### Stated task 1
In the basketball interview, what did Jonathan Isaac fear would happen if he didn't perform on the court?
### Stated task 2
Carry on the interview with Jonathan Isaac about basketball and identity, starting after its last sentence.

### Given passage

[start]

Keith Simon: So, this anxiety thing started when you moved to Naples, I think, and it stayed with you. The way I read the book, if I read it right, is that you started getting your identity from basketball and, therefore, you put all kinds of pressure on yourself. What was that like? What was going on in your head during those basketball games? What kind of pressure did you put on yourself?

Jonathan Isaac: Immense pressure. And because basketball, for me, it really was my identity. It was the only thing that I saw in myself as good and worthy. And so, as I started to play basketball and I started to develop the friendships that I wanted in the beginning, it showed me that it's not me that people like or that people want, it's the fact that I can play ball. And no knock on them, even family. Even as I began to grow as a basketball player, the interest from my family and excitement and all those stuff, started to come around. Girls started to like me because the basketball player that I was, and so, it was so easy for me to attach my worth to the game. And I think that's something that we all do in one way or another until we're able to find their identity in Christ. And so it was tough. I put so much pressure on myself because I always felt that if I didn't perform on the court, then I would lose all of the love and attention that I had gained through becoming a good basketball player. And so, it just, on one hand, it forced me to work really hard and to become a great basketball player, but at the same time, I still had these underlying fears and anxieties that I was dealing with, that basketball couldn't sustain.

[end]

### Data block
[start]

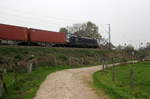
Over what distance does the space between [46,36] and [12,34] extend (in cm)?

[end]

### Expected answer 1
He feared he would lose all the love and attention he had gained by becoming a good basketball player.

### Expected answer 2
Keith Simon: Yeah, I think everybody can identify with that. Maybe it's not basketball. Maybe it's being the smartest guy in the room, maybe it's having a great family, maybe it's career success. There's so many things that we build our identity on, and as long as we building identity on something that we can lose, we're always going to be insecure. We're always going to worry, we're always going to be scared. Now, you mentioned you want to build your identity on Christ, so help us understand what you mean by that, because that's not language that all of us use or are comfortable with.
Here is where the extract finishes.